Wishing you all the best,
Mirella and Panos
I’ve missed you two!! So glad you like the redesign. I’m sorry to hear though about Panos’ mom and that you guys have hit other bumps in the road. Wishing you all the best and sending love over seas to Greece! xoxox
That is so sweet of you!) Wishing you and yours a beautiful Passover! xoxo
So proud of you and so excited for your book to launch! Thank you for sharing your journey and making changes that seem big and scary more accessible.
xxo
Julia
such big love to you right back for making it such a fun process to write and collaborate on!! you brought my life to life on the page! xoxox
Phoebe! Thank you for this. I am experiencing EERILY similar health issues and my doctor keeps swearing it’s IBS, a hormonal imbalance, just something a therapist can fix or she will say she simply doesn’t know what is wrong. I feel like I am at the bottom of an uphill battle. Are you able to recommend a physician or a way of getting answers that anyone suffering should try for? Thank you!

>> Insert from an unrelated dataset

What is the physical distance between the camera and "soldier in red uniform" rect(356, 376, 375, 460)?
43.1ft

So sorry to hear it Shawna. Are you in NYC? If so, I highly recommend my acupuncturist Heidi Lovie who is incredibly wise, compassionate and REAL. She specializes in Hashimoto’s. Have you had a full thyroid panel with TPO and all? The most I can say for general tips is experiment on yourself. Make one change at a time. An elimination diet is a great place to start if you haven’t modified your diet much. Hidden food sensitivities can be behind a lot of weird symptoms. Good luck and keep me posted xoxo
Phoebe, thank you for your kind and timely reply! I am in Boston, relocating to Manhattan this summer (interviewing this week, yikes.). Hoping to do the full panel once settled, so will be on the hunt for a great doctor. I haven’t tried acupuncture, but am 100% open to anything! Since eliminating gluten not long ago, I have had an incredible amount of relief. Thank you for your creative and delish GF posts and ideas, you’re a life saver!
I’m SO glad that one change is helping a lot. It’s a game changer for the HashiPosse. Give Heidi Lovie a buzz when you get here and set up an appt! xo
Absolutely plan on it! Anything to be WELL. Hope to be joining for the signing at Follain in Beacon Hill on 5/31. I can’t wait!
yay!! would love to see you there! here’s the link! https://www.eventbrite.com/e/the-wellness-project-book-launch-with-phoebe-lapine-at-follain-beacon-hill-tickets-34296134662
I am so glad I came across the post!! I am amazed by how many women I have met who are facing Hashimoto’s or another autoimmune disease. I also decided to share my story last year, and although I have a long way to go I am incredibly happy that I turned to holistic healing after 20 years of following the traditional approach. Thank you for spreading the message. I look forward to reading more about your story.
Also, would love to have you read mine if you have the time or interest. I enjoy meeting, supporting, and following fellow Hashi warriors 🙂
imperfectpaige.com
It’s funny how many people ignore their health, maybe I would’ve done the same in my early 20s? I started getting symptoms (always cold, run out of energy in the afternoons) around 28 and went straight to the doctor (I guess the alternative of “just dealing with it” wasn’t a great option). I imagined I’d get the normal “eat healthier/exercise more/you’re depressed” diagnosis but thank god they tested me and diagnosed me with hypothyroid. It took years to get “level” (they started me on 25mg, I’m now on 150mg!), but I think the most frustrating thing is not knowing what else your thyroid might be messing with, eg “is this new symptom because of my thyroid or is it a separate issue”, and often they can be intertwined, making it hard for the sufferer to clearly understand what their body is saying! I guess the good thing is that all the pizza and booze I’ve smashed actually hasn’t caused me any health issues (yet!), medical miracle!
Thanks for sharing Cam 🙂 Glad you can still enjoy your vices!